Personally, I wouldn’t go near the Lake District in July or August or on a Bank Holiday. I prefer the company of my partner – and the occasional Herdwick – to the madding crowd.
On a take-it-easy day, we followed the low-level Cumbria Way between Coniston and Langdale (the official route that I’d omitted in 2014),
giving us a removed view of the Langdale Pikes, with good old Harrison Stickle centre,
and a visit to Colwith Force. You may have seen the famous falls at Skelwith but, and here’s a whispered tip, Colwith, a mile or two further along the River Brathay, is more impressive and less visited.
On a rest day from walking, all four of us drove to the National Trust property of Townend – a sturdily beautiful 400-year-old farmhouse. Built by George Brown in 1626 it remained in his family until 1943 and, like Bobbin, has barely changed in decades.
It’s a fascinating house to explore and while away an hour – but you’ll need to take my word for it. I took no internal photos – wasn’t in the mood, I guess. (At the time of writing, Townend House is closed due to Covid, the virus that keeps on giving).
Though early in the season, the garden was pretty too.

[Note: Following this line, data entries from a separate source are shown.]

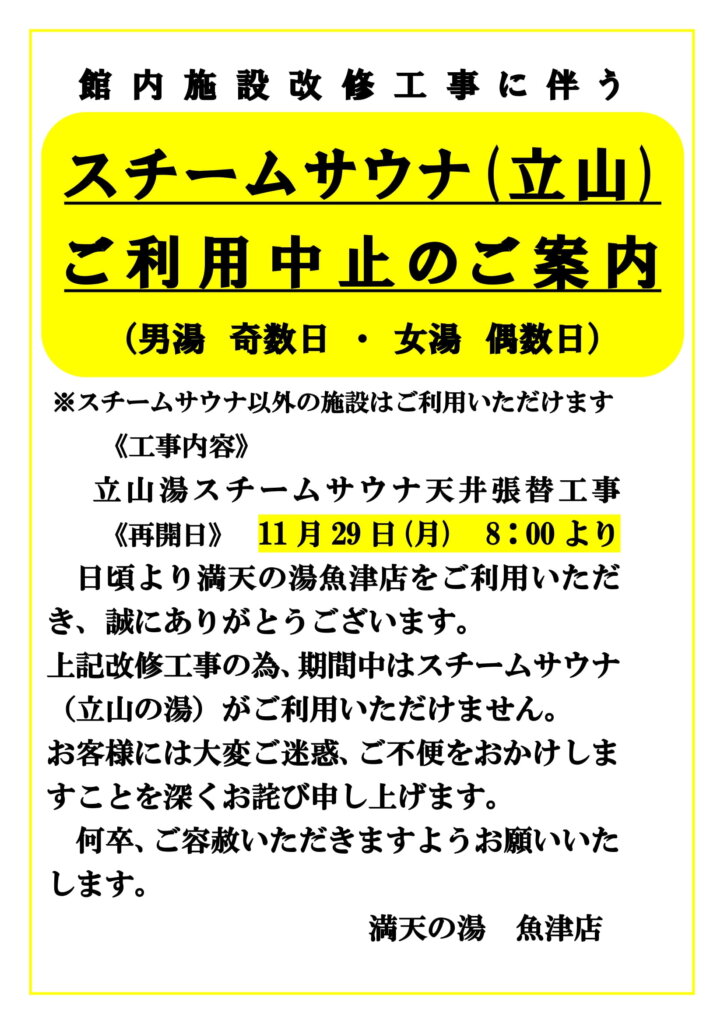 館内施設改修工事に伴う

スチームサウナ(立山)
ご利用中止のご案内

（男湯　奇数日 ・ 女湯　偶数日）

※スチームサウナ以外の施設はご利用いただけます

《工事内容》

立山湯スチームサウナ天井張替工事

《再開日》　11月29日(月)　8：00より

日頃より満天の湯魚津店をご利用いただき、誠にありがとうございます。
上記改修工事の為、期間中はスチームサウナ（立山の湯）がご利用いただけません。
お客様には大変ご迷惑、ご不便をおかけしますことを深くお詫び申し上げます。
何卒、ご容赦いただきますようお願いいたします。

満天の湯　魚津店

I wandered about the vegetables and herbs, and stopped to read an information slate:
“Onion – Ffor to stop the flux.
Take an Onion, and roast it till it be tender and bruise it and lapp it in Linnen Cloth and put it betwixt the Clefts of the Buttocks joyneing to ye firmement and let the party sit thereon as hot as may be suffered.”
I don’t know about you but I’d rather have the flux than let anyone near my firmament with a hot roasted onion.
But enough of my firmament. Let’s return to bluebells. I’d never visited the Lakes at this time of year and it wasn’t by design that our trip coincided with peak bluebell.
Wherever we walked, wherever we drove, we saw swathes of blue,
even on that unlikely bluebell habitat, open fell side.
It was astonishing how good they were last year.
I hadn’t thought that the Lake District could be more stunning than when I first saw it in November 1982.
Right up to the moment
when I saw it doing its bluebell thing.
I had planned on a couple of nights at Bobbin in June 2020 on our way to the Highlands and Islands of Scotland but obviously, that holiday was Covid-cancelled. We don’t plan on returning to that hidden valley anytime soon. That little valley filled with flower, birdsong and thunderous stream.
The Mill isn’t the most comfortable of holiday cottages: the sofas are lumpy, as are the bed mattresses; there’s only the one indoor loo, on the top floor up a poorly lit stone spiral staircase; it’s cold except for the living room when the wood burner is roaring; the spray from the ghyll makes the outside slate paving lethally slippery; and the kitchen is fairly basic. Neither was the house sparkling clean.
But none of that mattered. All four of us fell in love with Bobbin. Arrival was a homecoming and leaving a sadness. We agreed that it was the best holiday cottage we’d stayed in. And just so long as the owners don’t refurbish it, we will go back.
I did intend to post a link to the house but actually, I don’t think I can. I seem to be hugging this tight-hugged secret closer than I’d imagined. Sorry. But it’s not much of a secret really. Bobbin Mill isn’t very difficult to track down – if you want to find it.
I recommend early May when the bluebells are out and the cuckoos calling.